The results were amazing, and I can hardly wait to share them with you. However, let us not get carried away. I am going to show then to you one course/one vessel at a time, as I make them. You see, even though we've done the photo shoot, only the prototypes are finished. The actual pots for the meal (20 place settings) and the exhibition (enough to last three weeks in the premiere department store in Japan) are yet to be completed!








This week I focused on square plates. I have purposely placed these at the fire face to get heavy ash and soda deposits. On its own the plate seems a bit lonely, but that is because it was designed to hold food, therefore without food it is incomplete.

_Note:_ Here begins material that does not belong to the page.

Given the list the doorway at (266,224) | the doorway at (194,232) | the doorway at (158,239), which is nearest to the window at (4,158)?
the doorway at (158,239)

Once the food is served, however, it comes to life.








These plates are first thrown on the wheel with 1.2kg of clay as a wide rimmed 24cm dish. After they are trimmed I will cut them square. I threw 80 of them today, and, with the other 200 pieces I made this week, my shelves are full.

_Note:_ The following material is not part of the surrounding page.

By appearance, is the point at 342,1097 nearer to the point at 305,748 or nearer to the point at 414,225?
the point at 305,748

Being summer the humidity is high, so I will have to wait for a few days before I can continue. Which is fine, because the kids are on school holidays and they need me too.

Wednesday 5 August 2009

ART FOR ETERNITY; Discovering "Nontemporary Art"

Twelve million years ago Japan was the bed of a cold and shallow sea. Volcanic action and the moving of continents pushed this archipelago up out of the sea, built mountain ranges and valleys. Rain and erosion resculpted the landscape, filling the valleys with clay. Vegetation created rich soil and over ages these islands became what they are today. Throughout Japan, however, there still remains a layer of sedimentary rock, a strata that was once sea bed, and the evidence of its history can still be found there.   
  
  
"Ichikai", the name of the town in which we live, means "City of Shells". In this area there are some of the best fossil deposits in Japan, and the other day we went excavating with some people from the prefectural museum of natural history.    
  
  
 
  
  
  
  
  
  
  
   
  
  
The children all participated, and we found a variety of different shells.    
  
  
  
  



  
  
  
  
  
  
  
  

  
 
  
Time and pressure had changed the structure of the primordial mud, forcing the separate particles to meld together, embedding these beautiful forms and pattern into the rock for all eternity.  
 
    
As a potter, I too am trying to transform mud into stone, melting the particles together to form a new material which bears the patterns and forms which I have consciously created. By firing the kiln to 1300 Celsius I achieve in human time scales what nature does in geological time over millions of years. There is a limit to what I can do though, and I trust the forces nature to take my work beyond my limitations.   
  
  
To prevent the pots from being stuck in the kiln by liquid glass from the molten, running ash I will sometimes set the pots on sea shells. I fill them with clay to prevent them from collapsing, then place the pots on top of them.In the firing some carbon dioxide will burn off from the calcium carbonate of the shells, leaving the shape of the shells intact as calcium oxide.   
  
  
Even if ash runs down and sticks on the shells, the pots can be taken from the kiln with the shells attached. They can then be put into water and the calcium oxide will dissolve into sludge, leaving only the shell marks on the foot of the vessel, in this case tea bowls.
  
  
Sea shells also contain a small amount of salt, which will turn into sodium gas during the firing, giving orange flashing on the inside of the foot. The spiral left by the trimming tool on the base of the pots resonates with the spirals of sea shells, not as a conscious representation but as a natural consequence of the forming process.   
  
   
It is the beauty which springs from the natural process that imbues these works with their intrinsic charm. This beauty, this art, is not pretentious nor contrived, like much representational art, nor is it bound to a specific set of aesthetics or social mores as is contemporary art and fashion. This beauty is relevant to any one who loves beauty regardless of culture or creed, in any age, and will last for all of eternity. This is "Nontemporary Art".